“He was so great a man that I have forgot his vices.”
Certain que l’entendement humain se suscitait à lui-même des difficultés, qu’il ne savait pas user avec assez de modération et de dextérité des ressources très réelles que la nature a mise à sa portée, convaincu que de cette source dérivent l’ignorance d’un tas de chose et les turpitudes sans nom qu’elle traine à sa suite, F. de V. , après s’être rendu compte à lui-même de ses méditations, a pensé qu’il était capital pour les générations présentes et à venir, de proclamer la nécessité d’engager tous ses efforts à restaurer entièrement, si c’était possible, ou du moins améliorer, ce commerce que la science établit entre l’esprit et les choses, commerce auquel il n’est presque rien de comparable sur la terre, ou du moins dans les choses terrestres.
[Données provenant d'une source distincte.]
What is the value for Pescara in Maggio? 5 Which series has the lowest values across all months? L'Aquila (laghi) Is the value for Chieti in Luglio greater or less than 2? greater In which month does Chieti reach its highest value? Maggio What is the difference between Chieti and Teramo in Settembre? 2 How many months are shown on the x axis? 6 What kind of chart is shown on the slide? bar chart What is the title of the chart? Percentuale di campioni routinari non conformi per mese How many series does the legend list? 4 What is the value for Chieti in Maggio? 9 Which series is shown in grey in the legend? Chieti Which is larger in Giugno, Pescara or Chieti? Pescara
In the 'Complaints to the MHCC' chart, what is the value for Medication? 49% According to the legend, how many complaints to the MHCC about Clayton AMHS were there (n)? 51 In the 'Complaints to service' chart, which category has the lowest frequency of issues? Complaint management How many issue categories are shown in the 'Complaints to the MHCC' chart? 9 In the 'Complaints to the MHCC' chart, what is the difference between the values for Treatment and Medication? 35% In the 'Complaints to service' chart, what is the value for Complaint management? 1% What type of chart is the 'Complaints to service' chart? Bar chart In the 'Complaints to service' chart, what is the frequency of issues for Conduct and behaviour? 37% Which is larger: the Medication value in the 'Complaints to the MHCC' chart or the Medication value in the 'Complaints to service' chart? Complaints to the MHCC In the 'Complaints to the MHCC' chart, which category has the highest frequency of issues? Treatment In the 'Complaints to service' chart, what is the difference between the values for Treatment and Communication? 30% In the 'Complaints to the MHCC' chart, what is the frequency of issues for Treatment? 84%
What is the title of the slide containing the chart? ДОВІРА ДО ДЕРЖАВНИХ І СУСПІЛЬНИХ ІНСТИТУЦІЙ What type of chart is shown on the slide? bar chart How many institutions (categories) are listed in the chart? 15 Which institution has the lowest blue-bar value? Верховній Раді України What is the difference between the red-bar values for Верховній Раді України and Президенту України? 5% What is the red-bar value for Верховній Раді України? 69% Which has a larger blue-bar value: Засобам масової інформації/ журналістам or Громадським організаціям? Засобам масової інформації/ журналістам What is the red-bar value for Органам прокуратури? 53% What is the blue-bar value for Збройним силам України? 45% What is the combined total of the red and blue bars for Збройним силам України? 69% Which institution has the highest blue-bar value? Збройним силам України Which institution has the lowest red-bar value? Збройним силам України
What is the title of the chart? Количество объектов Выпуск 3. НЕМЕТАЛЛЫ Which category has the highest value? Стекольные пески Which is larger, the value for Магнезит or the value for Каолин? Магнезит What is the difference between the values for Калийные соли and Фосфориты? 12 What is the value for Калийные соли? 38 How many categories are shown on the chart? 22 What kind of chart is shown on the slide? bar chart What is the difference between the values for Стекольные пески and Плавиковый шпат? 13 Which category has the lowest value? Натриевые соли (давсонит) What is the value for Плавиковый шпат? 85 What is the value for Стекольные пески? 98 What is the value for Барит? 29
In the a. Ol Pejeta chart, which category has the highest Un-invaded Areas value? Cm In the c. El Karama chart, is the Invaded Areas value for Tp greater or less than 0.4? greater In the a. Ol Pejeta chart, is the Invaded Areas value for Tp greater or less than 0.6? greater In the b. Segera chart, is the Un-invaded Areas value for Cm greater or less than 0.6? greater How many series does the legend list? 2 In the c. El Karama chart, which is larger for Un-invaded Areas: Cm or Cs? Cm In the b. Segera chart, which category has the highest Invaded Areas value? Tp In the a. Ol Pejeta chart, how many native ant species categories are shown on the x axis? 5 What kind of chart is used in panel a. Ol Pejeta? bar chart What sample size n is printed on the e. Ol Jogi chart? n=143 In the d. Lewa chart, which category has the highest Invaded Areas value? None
Or, à espérer qu’en abandonnant l’esprit à lui-même, les erreurs qui ont déjà pris pied ou qui pourront s’établir dans toute la suite des temps, puissent se corriger naturellement et par la force propre de l’entendement humain, ou par les secours et les adminicules de la dialectique, un tel espoir serait sans fondement ; d’autant plus que ces premières notions que l’esprit reçoit, qu’il serre, qu’il entasse, pour ainsi dire, avec tant de négligence et de facilité, et d’où naissent tous les autres inconvénients, que ces notions sont vicieuses, confuses, extraites des choses sans une méthode fixe, et que, soit dans les secondes notions, soit dans les suivantes, il ne règne pas moins de caprice que d’inconstance.
Ainsi tout cet appareil scientifique dont la raison fait usage dans l’étude de la nature n’est qu’un amas de matériaux mal choisis et mal assemblés, et ne forme qu’une sorte de monument pompeux et magnifique, mais sans fondements ; car, tandis qu’on admire et qu’on vante les forces imaginaires de l’esprit humain, on néglige, on perd ses forces réelles, du moins celles qu’il pourrait avoir si on lui procurait des secours convenables, et qu’il sût lui-même se rendre docile et obéissant aux choses, au lieu de les insulter comme il le fait dans son audacieuse faiblesse.
Restait donc à recommencer tout le travail, en recourant à des moyens plus réels, à entreprendre une totale restauration des sciences, des arts, en un mot de toutes les connaissances humaines ; enfin, à reprendre l’édifice par les fondements et à le faire reposer sur une base plus solide.
Or, quoiqu’une telle entreprise au premier coup d’œil semble infinie et paraisse excéder la mesure des forces humaines, qu’on ose essayer néanmoins et l’on y trouvera plus d’avantages réels et de stabilité que dans tout ce qu’on a fait jusqu’à présent.
Car du moins ce que nous nous proposons ici a une fin, au lieu que cette démarche qu’on suit d’habitude dans les sciences n’est qu’une sorte de tournoiement perpétuel, d’agitation sans fin et sans terme.
Il n’ignore pas non plus dans quelle solitude se trouve celui qui entame une telle entreprise, combien ce qu’il a à dire est difficile à persuader et semble incroyable.
Malgré tout, il n’a pas cru devoir se laisser aller, ni renoncer à son but avant d’avoir tenté et parcouru la seule route qui soit ouverte à l’entendement humain.
Après tout, ne vaut-il pas mieux tenter une entreprise qui peut avoir une fin que s’embarrasser avec des efforts et une ardeur inutile dans une voie sans issue ?
Car les deux voies de la contemplation, semblables aux deux voies de l’action sont pour l’une d’abord escarpée et difficile mais qui débouche en pays découvert, alors que l’autre présente au premier coup d’œil un terrain dégagé et une pente douce mais aboutit à des lieux inaccessibles et à des précipices. (on peut entendre ici la prophétie apocalyptique).
Or, comme rien ne lui parait plus incertain que le temps vienne où de telles idées tombent dans l’esprit d’un autre, justement par le fait qu’il n’a trouvé personne jusqu’à présent qui ait appliqué son attention à de telles pensées, il s’est décidé à publier, le plus tôt possible, ce qu’en ce genre il lui a été permis d’achever.
Et ce n’est pas l’ambition qui le fait se hâter ainsi, c’est la seule inquiétude que s’il lui arrive une de ces tuiles auquel tout mortel est sujet, il reste du moins quelques indications de l’entreprise qu’il a embrassée dans sa pensée, et qu’il subsiste quelque monument de ses louables intentions et de son zèle pour les vrais intérêts du genre humain. Il a jugé, sans contredit, tout autre objet d’ambition très en dessous de celui qu’il a eu en main ; car, ou ce dont il s’agit n’est rien, ou c’est quelque chose de si grand que, sans y chercher d’autres fruits, on doit se contenter du mérite même de l’avoir entrepris.